In this case, the royalists completely fail in their plans to restore the monarchy [8]. That would be like Quarry failing to complete his mission – it wouldn’t happen, the modern reader would feel cheated. I realise this is why I like Dumas so much. His books too draw compelling characters and set them off to achieve objectives but all kinds of turbulence upsets their plans and forces them to completely change tack. They often fail in their quests. I like books when you don’t feel this relentless inevitability of the hero closing in on success with barely a backward step [9]
And in case I didn’t mention it earlier, I liked The Prisoner In The Mask. It’s a solid espionage and adventure yarn in the usual Wheatley style.
If you’d like to fortify your compelling character so as to bravely and intelligently meet all unforeseen reversals upon the streets, you can’t do better than Daygame Infinite, everyone’s favourite pick up guide.
[1] This likely comes as a big surprise based on how little I’ve talked about books recently.
[2] I’ve noticed that when I do something to the best of my ability, I think it’s great. Then when my ability improves and my best becomes better, the old stuff feels cringe.
[3] And are all written by the same two Scandanavian men
[4] You can see I’m struggling to articulate the concept. I haven’t been able to find anyone talking about this from whom I can borrow concepts or jargon.
[5] Because that would break the rules of modern plot-driven fiction and likely anger the reader who invested in the first funnel.
[6] You may not know the specifics of how the plot is twisted, but you know it’s coming and have an inkling what it’ll involve.
[7] We all know the pop structure of Verse-Chorus-Verse-Chorus-Different Bit-Verse-Chorus-Chorus-Fade
[8] You probably knew that already, seeing as the grubby communists of France still don’t have a monarch.

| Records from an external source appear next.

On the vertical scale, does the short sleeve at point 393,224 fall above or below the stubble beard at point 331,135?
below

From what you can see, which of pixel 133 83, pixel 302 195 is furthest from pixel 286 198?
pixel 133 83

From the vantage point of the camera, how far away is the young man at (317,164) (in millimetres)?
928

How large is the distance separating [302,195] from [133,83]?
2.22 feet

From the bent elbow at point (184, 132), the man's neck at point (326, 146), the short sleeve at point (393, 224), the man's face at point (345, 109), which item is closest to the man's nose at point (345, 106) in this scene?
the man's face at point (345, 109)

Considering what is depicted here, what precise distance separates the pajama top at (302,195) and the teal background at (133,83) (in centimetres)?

They seem to prefer a closet-case EU puppet who bangs grandmothers.
[9] Except the predictable reversals at points four and seven as required by the eight-point story arc.
March 5, 2018 at 3:40 pm
In case you are interested, the technical name for the “different bit” of a song is “the bridge”, also known in some genres as “the breakdown”. [Yeah, I thought about “bridge” but I get it confused with the bit between the verse and chorus, so wasn’t sure if it was the right word. K.]
March 5, 2018 at 8:29 pm
That verse-to-chorus bit is usually called “the pre-chorus”, which, while not really that imaginative a name, at least makes it easy to remember which one it is. In EDM, the equivalent thing sometimes gets called a “riser” .
March 5, 2018 at 3:43 pm
I am also in this part of the internet. It’s funny how it has so many parallels to the PUA community. Videos, Podcasts, Seminars. You have writing groups and your group tries to screw you over. You surround yourself with new types of people.
As I understood it from a beginners perspective. Character-driven just means that it the character is most important part of the book. Not that they have the influence on the story.
So far I’ve listened to Brandon Sanderson and read Bird by bird by Anne Lamott. Thanks for the recommendations. Any more? [Stephen King “On Writing” is good, even though he’s a disgusting retard on Twitter. When he’s only talking about writing, he’s good. K.]
March 5, 2018 at 11:02 pm
Writer’s Journey: Mythic Structure for Writers by Christopher Vogler details the heroes journey. It’s funny how the same structure crops up in Star Wars, Karate Kid and many other Hollywood films.